WHAT NEEDS TO BE DONE: The data below should be printed in full, exactly, and without any of its images.

SOURCE DATA:
:::

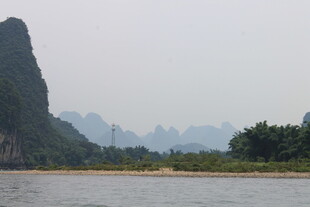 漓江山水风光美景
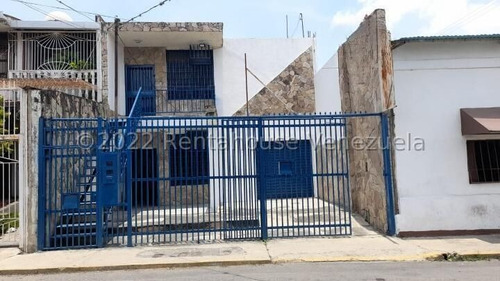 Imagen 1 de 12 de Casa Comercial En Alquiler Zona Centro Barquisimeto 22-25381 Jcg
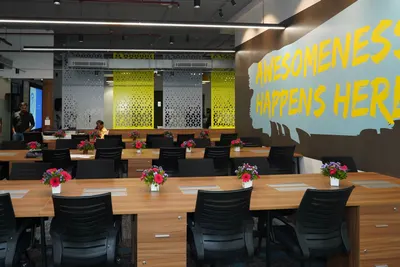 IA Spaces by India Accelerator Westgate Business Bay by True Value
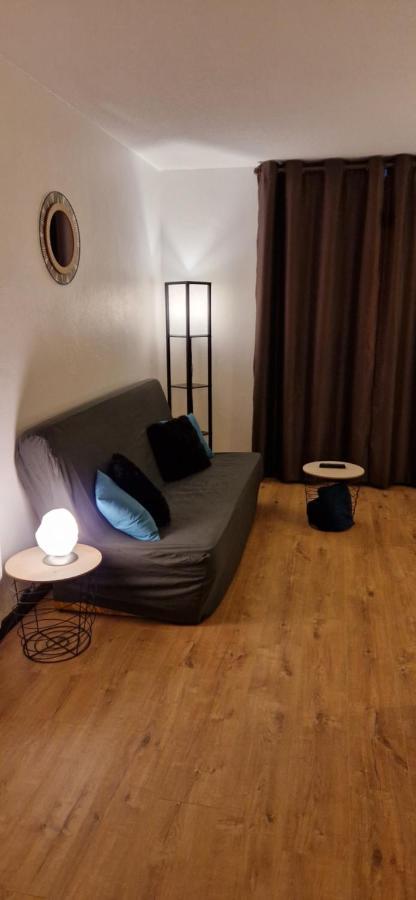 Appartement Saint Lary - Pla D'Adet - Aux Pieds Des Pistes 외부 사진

:::

ANSWER BOX:
 漓江山水风光美景
 Imagen 1 de 12 de Casa Comercial En Alquiler Zona Centro Barquisimeto 22-25381 Jcg
 IA Spaces by India Accelerator Westgate Business Bay by True Value
 Appartement Saint Lary - Pla D'Adet - Aux Pieds Des Pistes 외부 사진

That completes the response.